例えば、給料についての満足度は高いものの、目標やビジョンへの理解や人間関係についての課題を抱えるチームがあれば、Googleにとっては大問題となるわけです。

【組織サーベイを導入するメリット】

  • 会社に対してのエンゲージメントとそれに対する打ち手がわかる
  • 目標やビジョンへの理解度がわかる
  • チームの心理的な状態を明らかにすることができる

【代表的なツール】

Culture Ampは海外でもっとも使われているといってもよい組織サーベイツールです。 顧客にもSlackやNIKE、Airbnbなどが目白押しです。

▼様々な質問に匿名で答えてもらうことで、健全さを可視化する

従業員のエンゲージメントや仕事のパフォーマンス、キャリア形成、新入社員の馴染み具合などを心理学に基づいたアンケートを実施して分析することができます。

分析結果もかなり詳細に見ることができます。 ある項目について、適正値なのかどうなのか、改善することのインパクトなどが算出されます。

▼チームワークとオーナーシップに関しての集計結果

定期的に組織サーベイを行うことで、心理的安全性の高いチームに改善できているのか確かめることができそうです。

会社のビジョンや目標と個人を紐づける「OKR」

OKRは「Objectives and Key Results」の略語で、会社全体の目標から、個人の目標に落とし込む目標管理の方法です。

日本語でOKRを表現すれば、「目標と、その目標を達成するために鍵となる成果指標」になるでしょうか。

OKRではまず目標であるObjectを決め、その目標を達成するために必要な要素を3~4つのKey Resultに分解し、進捗をトラッキングしていきます。

企業で運用する際には、まずは会社の「O」と「KR」をそれぞれ設定します。

OKR

次に、会社のOKRに対して、各チームと個人の「O」と「KR」を決めていきます。

OKR

この、「会社の目標と個人の目標がリンクする」ということが、OKRの最大の特徴です。

【OKRを導入するメリット】

  • 会社の目標と個人の目標がリンクするので、自分の会社での役割が明確にわかる
  • OKRを公開することで、会社・チームのビジョンに沿った目標が常にわかる
  • OKRを公開することで、メンバー同士の助け合いが起こる
  • 重要な目標にフォーカスできる成果主義的な面を持つ
  • 会社から期待されていることがわかるので、評価に納得感が生まれやすい

【導入を助けるツール】

Weekdoneは視覚的にわかりやすい会社から個人のOKRを設定することができ、その進捗も追いやすいツールです。

会社のOKRを設定し、チームや個人のOKRと紐づけることで、会社のOKRの進捗は自動で追ってくれます。

▼会社のOKRとその進捗管理

また、ツリー構造を見れば、会社のOKRやそれぞれの部門の役割、そして、その中で自分が貢献すべきところがどこなのかが明確にわかります。

メンバーの心理的安全性を高める1 on 1ミーティング

1 on 1は、マネージャーとメンバーによる定期的な1対1の面談です。シリコンバレーでもマネジメント手法でも浸透してきました。日本でも注目されていますね。

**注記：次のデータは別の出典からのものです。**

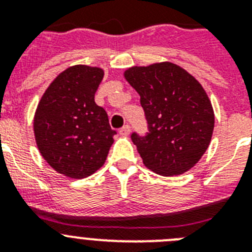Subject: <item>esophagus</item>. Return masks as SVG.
<instances>
[{
    "label": "esophagus",
    "instance_id": "1",
    "mask_svg": "<svg viewBox=\"0 0 252 252\" xmlns=\"http://www.w3.org/2000/svg\"><path fill=\"white\" fill-rule=\"evenodd\" d=\"M130 132H131V127L128 126V125L124 126V127L120 130V135H121V136H128V135H130Z\"/></svg>",
    "mask_w": 252,
    "mask_h": 252
}]
</instances>
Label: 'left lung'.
I'll return each mask as SVG.
<instances>
[{
  "label": "left lung",
  "mask_w": 252,
  "mask_h": 252,
  "mask_svg": "<svg viewBox=\"0 0 252 252\" xmlns=\"http://www.w3.org/2000/svg\"><path fill=\"white\" fill-rule=\"evenodd\" d=\"M125 79L140 94L149 133H132L146 168L173 177L192 169L208 149L215 112L201 83L170 62L131 66Z\"/></svg>",
  "instance_id": "8db88e82"
}]
</instances>
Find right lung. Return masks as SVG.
<instances>
[{
  "label": "right lung",
  "mask_w": 252,
  "mask_h": 252,
  "mask_svg": "<svg viewBox=\"0 0 252 252\" xmlns=\"http://www.w3.org/2000/svg\"><path fill=\"white\" fill-rule=\"evenodd\" d=\"M98 66L73 65L49 84L34 116V135L51 168L73 179L90 177L104 164L116 131L94 102L103 79Z\"/></svg>",
  "instance_id": "add662e5"
}]
</instances>
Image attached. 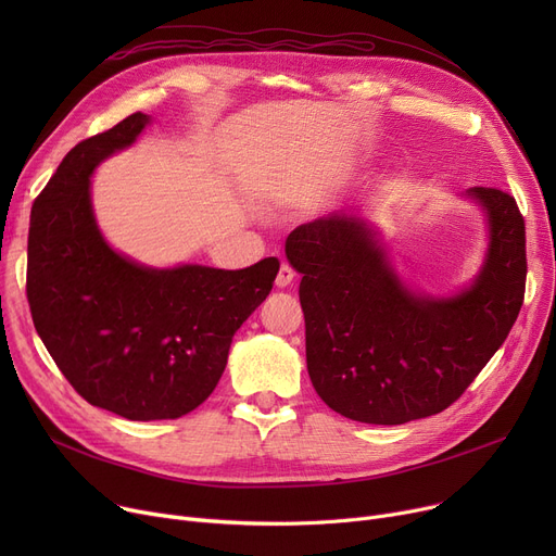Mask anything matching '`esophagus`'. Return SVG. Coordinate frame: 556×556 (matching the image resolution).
I'll return each mask as SVG.
<instances>
[{
	"label": "esophagus",
	"mask_w": 556,
	"mask_h": 556,
	"mask_svg": "<svg viewBox=\"0 0 556 556\" xmlns=\"http://www.w3.org/2000/svg\"><path fill=\"white\" fill-rule=\"evenodd\" d=\"M293 279H295V270L290 268L288 263H281V268H279L277 279H275L277 288H286V286H290V283H293Z\"/></svg>",
	"instance_id": "34e87169"
}]
</instances>
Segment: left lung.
Here are the masks:
<instances>
[{
  "instance_id": "obj_1",
  "label": "left lung",
  "mask_w": 556,
  "mask_h": 556,
  "mask_svg": "<svg viewBox=\"0 0 556 556\" xmlns=\"http://www.w3.org/2000/svg\"><path fill=\"white\" fill-rule=\"evenodd\" d=\"M486 223L476 279L453 295L405 286L365 216L333 212L300 225L286 258L300 275L311 383L338 415L399 426L446 410L509 336L525 295V220L516 200L466 189Z\"/></svg>"
}]
</instances>
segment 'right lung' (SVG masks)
Listing matches in <instances>:
<instances>
[{
  "label": "right lung",
  "instance_id": "right-lung-1",
  "mask_svg": "<svg viewBox=\"0 0 556 556\" xmlns=\"http://www.w3.org/2000/svg\"><path fill=\"white\" fill-rule=\"evenodd\" d=\"M149 124L135 112L76 143L36 198L28 227L26 298L40 340L87 403L130 421L195 410L279 273L275 256L243 270L151 268L103 239L90 178Z\"/></svg>",
  "mask_w": 556,
  "mask_h": 556
}]
</instances>
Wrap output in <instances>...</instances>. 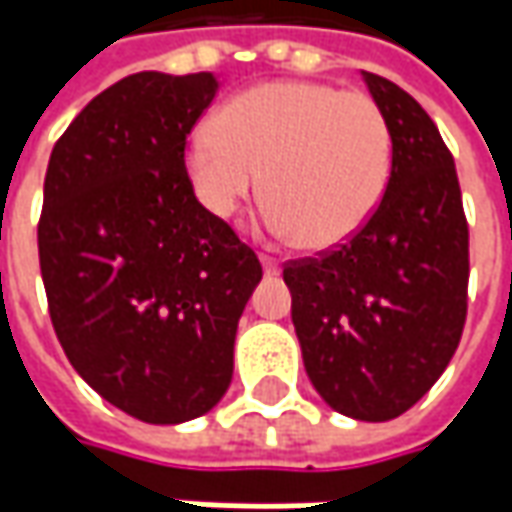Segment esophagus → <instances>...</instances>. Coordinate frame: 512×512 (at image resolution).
I'll use <instances>...</instances> for the list:
<instances>
[{
  "instance_id": "34e87169",
  "label": "esophagus",
  "mask_w": 512,
  "mask_h": 512,
  "mask_svg": "<svg viewBox=\"0 0 512 512\" xmlns=\"http://www.w3.org/2000/svg\"><path fill=\"white\" fill-rule=\"evenodd\" d=\"M262 265H265V273H279V262L273 253H262Z\"/></svg>"
}]
</instances>
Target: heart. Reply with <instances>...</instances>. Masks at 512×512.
Segmentation results:
<instances>
[{
	"label": "heart",
	"instance_id": "obj_1",
	"mask_svg": "<svg viewBox=\"0 0 512 512\" xmlns=\"http://www.w3.org/2000/svg\"><path fill=\"white\" fill-rule=\"evenodd\" d=\"M187 173L219 219L262 185L270 227L319 253L344 245L376 213L393 173V130L362 90L267 82L233 96L190 139Z\"/></svg>",
	"mask_w": 512,
	"mask_h": 512
}]
</instances>
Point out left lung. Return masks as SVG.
Returning a JSON list of instances; mask_svg holds the SVG:
<instances>
[{
    "mask_svg": "<svg viewBox=\"0 0 512 512\" xmlns=\"http://www.w3.org/2000/svg\"><path fill=\"white\" fill-rule=\"evenodd\" d=\"M364 82L393 130L382 202L344 245L290 259L282 273L319 396L344 416L387 422L422 399L459 347L470 233L436 122L390 79Z\"/></svg>",
    "mask_w": 512,
    "mask_h": 512,
    "instance_id": "1",
    "label": "left lung"
}]
</instances>
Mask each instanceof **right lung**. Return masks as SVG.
Here are the masks:
<instances>
[{
    "instance_id": "obj_1",
    "label": "right lung",
    "mask_w": 512,
    "mask_h": 512,
    "mask_svg": "<svg viewBox=\"0 0 512 512\" xmlns=\"http://www.w3.org/2000/svg\"><path fill=\"white\" fill-rule=\"evenodd\" d=\"M216 90L213 73L125 76L70 122L45 173L36 236L56 339L102 399L150 424L196 419L225 396L262 279L185 168Z\"/></svg>"
}]
</instances>
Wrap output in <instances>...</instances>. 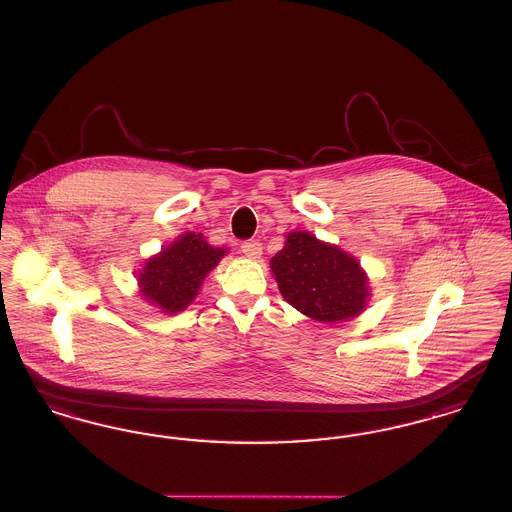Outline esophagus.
<instances>
[{
  "label": "esophagus",
  "mask_w": 512,
  "mask_h": 512,
  "mask_svg": "<svg viewBox=\"0 0 512 512\" xmlns=\"http://www.w3.org/2000/svg\"><path fill=\"white\" fill-rule=\"evenodd\" d=\"M240 250H242L244 256L256 260V258H260V254H262V242H260V240H244V242L240 244Z\"/></svg>",
  "instance_id": "1"
}]
</instances>
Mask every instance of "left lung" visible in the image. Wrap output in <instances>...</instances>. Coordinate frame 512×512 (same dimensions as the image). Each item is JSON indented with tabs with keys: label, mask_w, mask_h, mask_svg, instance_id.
I'll return each mask as SVG.
<instances>
[{
	"label": "left lung",
	"mask_w": 512,
	"mask_h": 512,
	"mask_svg": "<svg viewBox=\"0 0 512 512\" xmlns=\"http://www.w3.org/2000/svg\"><path fill=\"white\" fill-rule=\"evenodd\" d=\"M283 299L318 322L357 316L369 297L359 262L308 233H291L272 258Z\"/></svg>",
	"instance_id": "obj_1"
}]
</instances>
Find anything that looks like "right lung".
Returning a JSON list of instances; mask_svg holds the SVG:
<instances>
[{"instance_id": "1", "label": "right lung", "mask_w": 512, "mask_h": 512, "mask_svg": "<svg viewBox=\"0 0 512 512\" xmlns=\"http://www.w3.org/2000/svg\"><path fill=\"white\" fill-rule=\"evenodd\" d=\"M225 256V248H213L202 235L186 233L151 258L139 273L143 297L165 312H180L200 291L205 275Z\"/></svg>"}]
</instances>
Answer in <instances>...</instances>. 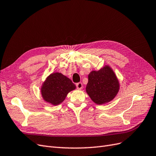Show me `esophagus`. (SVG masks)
Instances as JSON below:
<instances>
[{
	"instance_id": "34e87169",
	"label": "esophagus",
	"mask_w": 156,
	"mask_h": 156,
	"mask_svg": "<svg viewBox=\"0 0 156 156\" xmlns=\"http://www.w3.org/2000/svg\"><path fill=\"white\" fill-rule=\"evenodd\" d=\"M76 88L78 89H80V90L82 89L83 88V85H82V83H81V82L77 83L76 85Z\"/></svg>"
}]
</instances>
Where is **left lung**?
I'll use <instances>...</instances> for the list:
<instances>
[{
	"label": "left lung",
	"mask_w": 156,
	"mask_h": 156,
	"mask_svg": "<svg viewBox=\"0 0 156 156\" xmlns=\"http://www.w3.org/2000/svg\"><path fill=\"white\" fill-rule=\"evenodd\" d=\"M119 87V80L108 65L99 71H93L88 75L86 92L95 104H104L112 101L117 94Z\"/></svg>",
	"instance_id": "8db88e82"
}]
</instances>
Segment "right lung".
Wrapping results in <instances>:
<instances>
[{
	"instance_id": "right-lung-1",
	"label": "right lung",
	"mask_w": 156,
	"mask_h": 156,
	"mask_svg": "<svg viewBox=\"0 0 156 156\" xmlns=\"http://www.w3.org/2000/svg\"><path fill=\"white\" fill-rule=\"evenodd\" d=\"M76 89L71 80L60 73L49 75L42 84L41 93L45 102L56 105L64 101L67 94Z\"/></svg>"
}]
</instances>
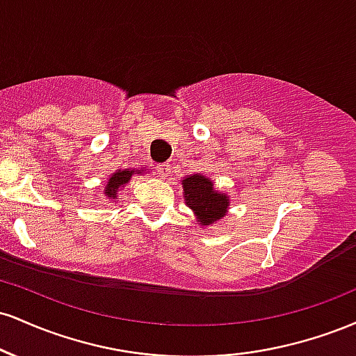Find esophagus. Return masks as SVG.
Instances as JSON below:
<instances>
[{"instance_id": "34e87169", "label": "esophagus", "mask_w": 356, "mask_h": 356, "mask_svg": "<svg viewBox=\"0 0 356 356\" xmlns=\"http://www.w3.org/2000/svg\"><path fill=\"white\" fill-rule=\"evenodd\" d=\"M155 169V172L159 174V177H167V175H169V172H170V165L169 164H157L154 167Z\"/></svg>"}]
</instances>
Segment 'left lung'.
Returning <instances> with one entry per match:
<instances>
[{
    "label": "left lung",
    "instance_id": "1",
    "mask_svg": "<svg viewBox=\"0 0 356 356\" xmlns=\"http://www.w3.org/2000/svg\"><path fill=\"white\" fill-rule=\"evenodd\" d=\"M184 197H186L187 206L197 214L199 222L202 226H209L226 214L229 199L224 194H219L212 189V182L204 175H191L184 179Z\"/></svg>",
    "mask_w": 356,
    "mask_h": 356
}]
</instances>
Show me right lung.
<instances>
[{"label":"right lung","mask_w":356,"mask_h":356,"mask_svg":"<svg viewBox=\"0 0 356 356\" xmlns=\"http://www.w3.org/2000/svg\"><path fill=\"white\" fill-rule=\"evenodd\" d=\"M132 172L134 170H118V172L113 174L112 177L108 179L107 189H105V195H107L108 199H115L118 187H122L124 184L129 182V179L132 177Z\"/></svg>","instance_id":"right-lung-1"}]
</instances>
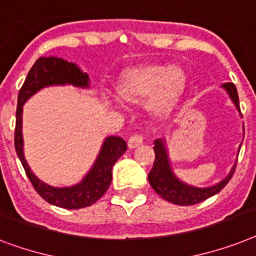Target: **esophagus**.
Wrapping results in <instances>:
<instances>
[{"mask_svg":"<svg viewBox=\"0 0 256 256\" xmlns=\"http://www.w3.org/2000/svg\"><path fill=\"white\" fill-rule=\"evenodd\" d=\"M142 141H144V138H142V134H132L128 140V145H130V148H136L138 145L142 144Z\"/></svg>","mask_w":256,"mask_h":256,"instance_id":"esophagus-1","label":"esophagus"}]
</instances>
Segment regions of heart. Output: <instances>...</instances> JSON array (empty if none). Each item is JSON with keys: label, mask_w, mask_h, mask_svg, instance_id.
Here are the masks:
<instances>
[{"label": "heart", "mask_w": 256, "mask_h": 256, "mask_svg": "<svg viewBox=\"0 0 256 256\" xmlns=\"http://www.w3.org/2000/svg\"><path fill=\"white\" fill-rule=\"evenodd\" d=\"M186 87V74L180 67L149 64L130 70L118 83V95L130 103L148 100L149 111L156 115L170 112Z\"/></svg>", "instance_id": "obj_1"}]
</instances>
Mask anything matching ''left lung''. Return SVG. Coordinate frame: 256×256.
<instances>
[{"label": "left lung", "mask_w": 256, "mask_h": 256, "mask_svg": "<svg viewBox=\"0 0 256 256\" xmlns=\"http://www.w3.org/2000/svg\"><path fill=\"white\" fill-rule=\"evenodd\" d=\"M222 87L228 91V96L232 98V103L235 104V107L238 108V111L240 112V110H239L238 91H236V87H235L234 83H224V84H222ZM153 149H154L156 156H154L152 170L149 172L148 174L149 184L160 197L166 200L168 202L174 204V205H196V204L205 201L214 194L220 193V190L224 189V186L228 185V181L232 180L235 172V166H236V165H234L228 177L222 180L220 184L210 186V188H196V186L184 184L182 181H180L176 177L170 168L165 144H164V141L161 138L154 140Z\"/></svg>", "instance_id": "obj_1"}]
</instances>
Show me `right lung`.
Here are the masks:
<instances>
[{
  "mask_svg": "<svg viewBox=\"0 0 256 256\" xmlns=\"http://www.w3.org/2000/svg\"><path fill=\"white\" fill-rule=\"evenodd\" d=\"M88 75L79 68L75 63H68L60 58H40L32 64L18 92L17 112H16V130L14 146L22 166L36 193L51 205L63 209H82L95 204L103 197L111 185L112 168L116 161L126 153V142L118 136H110L104 140L103 146L94 166L80 182L68 188H54L42 182L34 176L24 157L22 140V107L24 102L36 91L47 86L72 84L76 87H88Z\"/></svg>",
  "mask_w": 256,
  "mask_h": 256,
  "instance_id": "add662e5",
  "label": "right lung"
}]
</instances>
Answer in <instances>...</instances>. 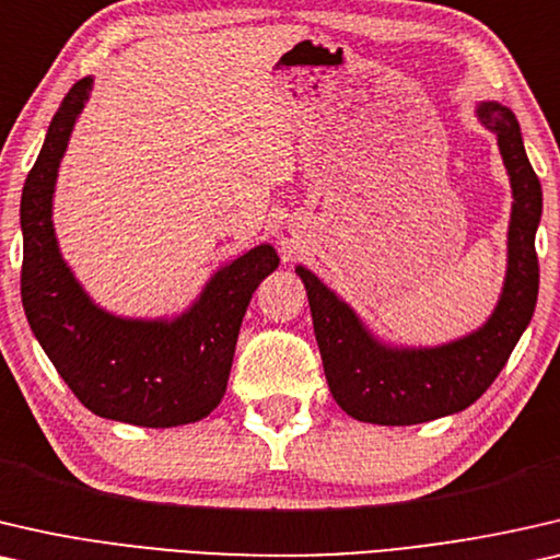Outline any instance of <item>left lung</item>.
Returning <instances> with one entry per match:
<instances>
[{"label":"left lung","instance_id":"1","mask_svg":"<svg viewBox=\"0 0 560 560\" xmlns=\"http://www.w3.org/2000/svg\"><path fill=\"white\" fill-rule=\"evenodd\" d=\"M475 114L498 137L513 187L505 281L498 306L482 327L434 348L390 345L373 335L325 281L296 266V277L310 296L329 393L358 421L411 427L464 411L490 388L533 319L538 302L535 231L542 215V190L525 154L515 114L498 101H479Z\"/></svg>","mask_w":560,"mask_h":560}]
</instances>
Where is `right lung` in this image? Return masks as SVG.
<instances>
[{
    "instance_id": "right-lung-1",
    "label": "right lung",
    "mask_w": 560,
    "mask_h": 560,
    "mask_svg": "<svg viewBox=\"0 0 560 560\" xmlns=\"http://www.w3.org/2000/svg\"><path fill=\"white\" fill-rule=\"evenodd\" d=\"M91 89L89 75L62 98L22 190V304L45 355L89 411L131 427H185L223 400L243 314L279 256L261 243L223 264L175 317H119L93 302L52 225L58 170Z\"/></svg>"
}]
</instances>
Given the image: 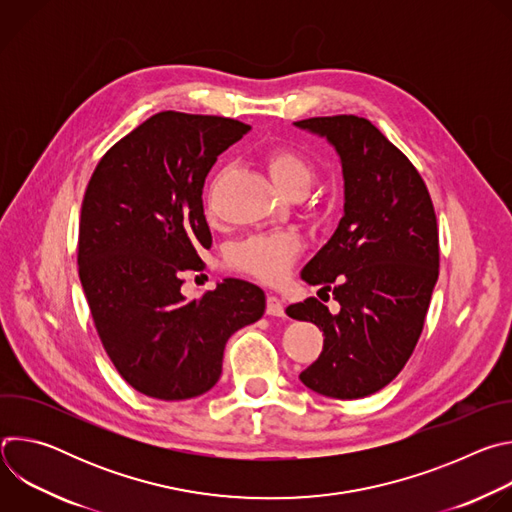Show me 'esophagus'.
<instances>
[{
    "instance_id": "obj_1",
    "label": "esophagus",
    "mask_w": 512,
    "mask_h": 512,
    "mask_svg": "<svg viewBox=\"0 0 512 512\" xmlns=\"http://www.w3.org/2000/svg\"><path fill=\"white\" fill-rule=\"evenodd\" d=\"M265 312H267L269 316H275V318L285 316V312H283V304H281V300H279V298H275V296H267V308H265Z\"/></svg>"
}]
</instances>
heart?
<instances>
[{
    "label": "heart",
    "mask_w": 512,
    "mask_h": 512,
    "mask_svg": "<svg viewBox=\"0 0 512 512\" xmlns=\"http://www.w3.org/2000/svg\"><path fill=\"white\" fill-rule=\"evenodd\" d=\"M271 180L281 192L296 188L308 190L314 178V168L300 152L291 148H275L267 154ZM302 251V241L294 233L255 235L231 249V265L261 281H281Z\"/></svg>",
    "instance_id": "1"
}]
</instances>
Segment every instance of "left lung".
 I'll return each instance as SVG.
<instances>
[{"instance_id": "8db88e82", "label": "left lung", "mask_w": 512, "mask_h": 512, "mask_svg": "<svg viewBox=\"0 0 512 512\" xmlns=\"http://www.w3.org/2000/svg\"><path fill=\"white\" fill-rule=\"evenodd\" d=\"M294 125L332 145L344 180L340 223L302 269L340 310L332 314L316 298L285 310L324 332L322 354L300 381L332 399H360L387 387L419 340L440 273L435 212L415 166L369 119Z\"/></svg>"}]
</instances>
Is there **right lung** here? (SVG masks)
I'll return each mask as SVG.
<instances>
[{
  "mask_svg": "<svg viewBox=\"0 0 512 512\" xmlns=\"http://www.w3.org/2000/svg\"><path fill=\"white\" fill-rule=\"evenodd\" d=\"M249 129L164 111L119 139L89 180L79 277L115 369L148 397L184 401L210 391L227 340L265 312L263 289L235 277L192 302L180 291V273L200 271V251L212 245L206 174Z\"/></svg>",
  "mask_w": 512,
  "mask_h": 512,
  "instance_id": "right-lung-1",
  "label": "right lung"
}]
</instances>
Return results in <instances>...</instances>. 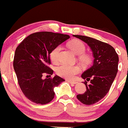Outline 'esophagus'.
<instances>
[{
	"label": "esophagus",
	"mask_w": 128,
	"mask_h": 128,
	"mask_svg": "<svg viewBox=\"0 0 128 128\" xmlns=\"http://www.w3.org/2000/svg\"><path fill=\"white\" fill-rule=\"evenodd\" d=\"M67 81L69 83H71V84H77V82H76V81H71V80H67Z\"/></svg>",
	"instance_id": "1"
}]
</instances>
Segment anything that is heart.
I'll use <instances>...</instances> for the list:
<instances>
[{
    "label": "heart",
    "mask_w": 128,
    "mask_h": 128,
    "mask_svg": "<svg viewBox=\"0 0 128 128\" xmlns=\"http://www.w3.org/2000/svg\"><path fill=\"white\" fill-rule=\"evenodd\" d=\"M69 48L76 54L79 55V60L84 64H88L91 62V57L90 55L84 54L86 47L84 43L79 40H72L68 44ZM61 50V46L58 45L54 48L50 53V59L54 64H56L58 62L59 52ZM81 69L78 66L62 64L58 66L56 69V73L58 76L68 78L72 79L74 78L76 74L79 73Z\"/></svg>",
    "instance_id": "1"
}]
</instances>
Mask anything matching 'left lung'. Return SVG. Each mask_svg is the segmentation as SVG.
I'll return each mask as SVG.
<instances>
[{
  "mask_svg": "<svg viewBox=\"0 0 128 128\" xmlns=\"http://www.w3.org/2000/svg\"><path fill=\"white\" fill-rule=\"evenodd\" d=\"M88 45L94 59L92 66L82 75L83 79L90 80L86 91L77 98L83 104L91 105L98 102L108 92L118 71V56L111 45L98 40L84 36L73 35Z\"/></svg>",
  "mask_w": 128,
  "mask_h": 128,
  "instance_id": "8db88e82",
  "label": "left lung"
}]
</instances>
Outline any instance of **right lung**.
I'll return each instance as SVG.
<instances>
[{"label": "right lung", "mask_w": 128, "mask_h": 128, "mask_svg": "<svg viewBox=\"0 0 128 128\" xmlns=\"http://www.w3.org/2000/svg\"><path fill=\"white\" fill-rule=\"evenodd\" d=\"M70 37L60 33L37 32L26 37L17 47L13 61L14 71L22 91L32 102L50 103L55 96L54 88L64 81L57 75L52 78L42 79V77L45 74H53V70L48 66L51 64L50 53Z\"/></svg>", "instance_id": "add662e5"}]
</instances>
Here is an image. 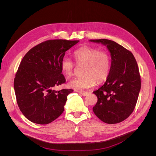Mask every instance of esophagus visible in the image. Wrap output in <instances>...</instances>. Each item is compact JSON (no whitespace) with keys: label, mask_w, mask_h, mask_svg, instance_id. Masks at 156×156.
I'll list each match as a JSON object with an SVG mask.
<instances>
[{"label":"esophagus","mask_w":156,"mask_h":156,"mask_svg":"<svg viewBox=\"0 0 156 156\" xmlns=\"http://www.w3.org/2000/svg\"><path fill=\"white\" fill-rule=\"evenodd\" d=\"M83 96H86L88 94V92H86V91H83V92H81L80 93Z\"/></svg>","instance_id":"34e87169"}]
</instances>
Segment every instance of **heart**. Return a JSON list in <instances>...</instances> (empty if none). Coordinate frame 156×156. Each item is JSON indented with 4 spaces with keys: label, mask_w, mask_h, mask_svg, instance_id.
<instances>
[{
    "label": "heart",
    "mask_w": 156,
    "mask_h": 156,
    "mask_svg": "<svg viewBox=\"0 0 156 156\" xmlns=\"http://www.w3.org/2000/svg\"><path fill=\"white\" fill-rule=\"evenodd\" d=\"M74 57L78 65H84V75L70 80L68 86L70 88L77 91L87 90L94 87L96 81L102 83L108 77L110 57L106 51H98L94 48L84 46L75 51ZM60 67L63 73L66 77H70L73 74L75 63L70 58L64 57L61 60Z\"/></svg>",
    "instance_id": "heart-1"
}]
</instances>
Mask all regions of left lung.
<instances>
[{"label":"left lung","instance_id":"8db88e82","mask_svg":"<svg viewBox=\"0 0 156 156\" xmlns=\"http://www.w3.org/2000/svg\"><path fill=\"white\" fill-rule=\"evenodd\" d=\"M90 41L106 46L112 59L105 83L93 92L98 97V102L93 110L106 123H120L131 114L137 102L141 89L137 62L129 51L113 41Z\"/></svg>","mask_w":156,"mask_h":156}]
</instances>
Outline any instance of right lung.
Returning a JSON list of instances; mask_svg holds the SVG:
<instances>
[{
  "mask_svg": "<svg viewBox=\"0 0 156 156\" xmlns=\"http://www.w3.org/2000/svg\"><path fill=\"white\" fill-rule=\"evenodd\" d=\"M80 41L53 39L31 49L22 59L14 79V90L20 110L31 122L46 125L63 112L67 96L73 91L52 90L66 80L60 62L65 52Z\"/></svg>",
  "mask_w": 156,
  "mask_h": 156,
  "instance_id": "add662e5",
  "label": "right lung"
}]
</instances>
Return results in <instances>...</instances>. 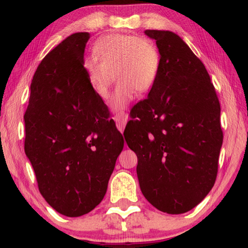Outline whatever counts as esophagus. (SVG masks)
I'll return each mask as SVG.
<instances>
[{
  "label": "esophagus",
  "mask_w": 248,
  "mask_h": 248,
  "mask_svg": "<svg viewBox=\"0 0 248 248\" xmlns=\"http://www.w3.org/2000/svg\"><path fill=\"white\" fill-rule=\"evenodd\" d=\"M115 120H116L117 128L119 129L120 132H123L124 127H125V124H127V123H128V116H127V114H125V112H124V111L119 112L118 115H116Z\"/></svg>",
  "instance_id": "obj_1"
}]
</instances>
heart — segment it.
<instances>
[{"mask_svg":"<svg viewBox=\"0 0 248 248\" xmlns=\"http://www.w3.org/2000/svg\"><path fill=\"white\" fill-rule=\"evenodd\" d=\"M98 57L83 62L90 85L100 98H107L109 87L118 78L109 99V106L121 110L131 102L134 94L151 90L158 75L161 57L158 49L148 38L130 35H109L95 46Z\"/></svg>","mask_w":248,"mask_h":248,"instance_id":"b5f03b06","label":"heart"}]
</instances>
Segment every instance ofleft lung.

1 on 1では、自分の業務を振り返りながら、よかったことや仕事上の悩み、今後のキャリアについての話などをする場所です。

【Googleでの1 on 1で話すこと】

Googleでは1on1を、2週間おきに実施しているようです。

  • 2週間の業務内容やよかったこと
  • 目標を妨げる問題やそれに対して助けられること
  • 目標とアクションの更新
  • 今後の休暇予定や働き方
  • 次の2週間で実施することの確認と約束
  • キャリア開発やコーチング

【1 on 1を導入するメリット】

  • 良いコミュニケーターとしてマネージャーが成長できる
  • メンバーのキャリア開発に繋がる
  • マネージャーとメンバーの信頼関係の醸成に繋がる
  • メンバーの仕事の成功にコミットできる

【導入を助けるツール】

Lead Honestlyは質の高い1on1を実施するために補助してくれるツールです。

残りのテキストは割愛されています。